_DOCUMENT_
+ + + + + + +

Mathlib.Algebra.Order.Group.Defs

OrderedAddCommGroup structure

(α : Type u) extends AddCommGroup α, PartialOrder α

Full source

/-- An ordered additive commutative group is an additive commutative group
with a partial order in which addition is strictly monotone. -/
@[deprecated "Use `[AddCommGroup α] [PartialOrder α] [IsOrderedAddMonoid α]` instead."
  (since := "2025-04-10")]
structure OrderedAddCommGroup (α : Type u) extends AddCommGroup α, PartialOrder α where
  /-- Addition is monotone in an ordered additive commutative group. -/
  protected add_le_add_left : ∀ a b : α, a ≤ b → ∀ c : α, c + a ≤ c + b

Ordered additive commutative group

Informal description

An ordered additive commutative group is an additive commutative group $(α, +, 0, -)$ equipped with a partial order $\leq$ such that addition is strictly monotone in both arguments: for any $a, b, c \in α$, if $a \leq b$ then $a + c \leq b + c$ and $c + a \leq c + b$.

+ + + + + + +

_SUPPLIED INFORMATION_
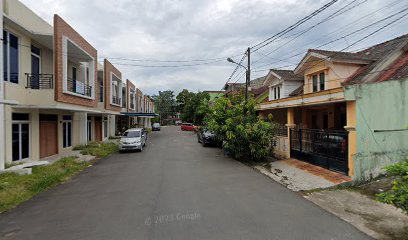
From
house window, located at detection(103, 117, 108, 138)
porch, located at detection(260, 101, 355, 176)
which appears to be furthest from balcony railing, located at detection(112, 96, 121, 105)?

+ + + + + + +

_EXERCISE INSTRUCTIONS_
In the page on the OrderedAddCommGroup structure, what date is given as the start of its deprecation?

_FINAL RESULT_
2025-04-10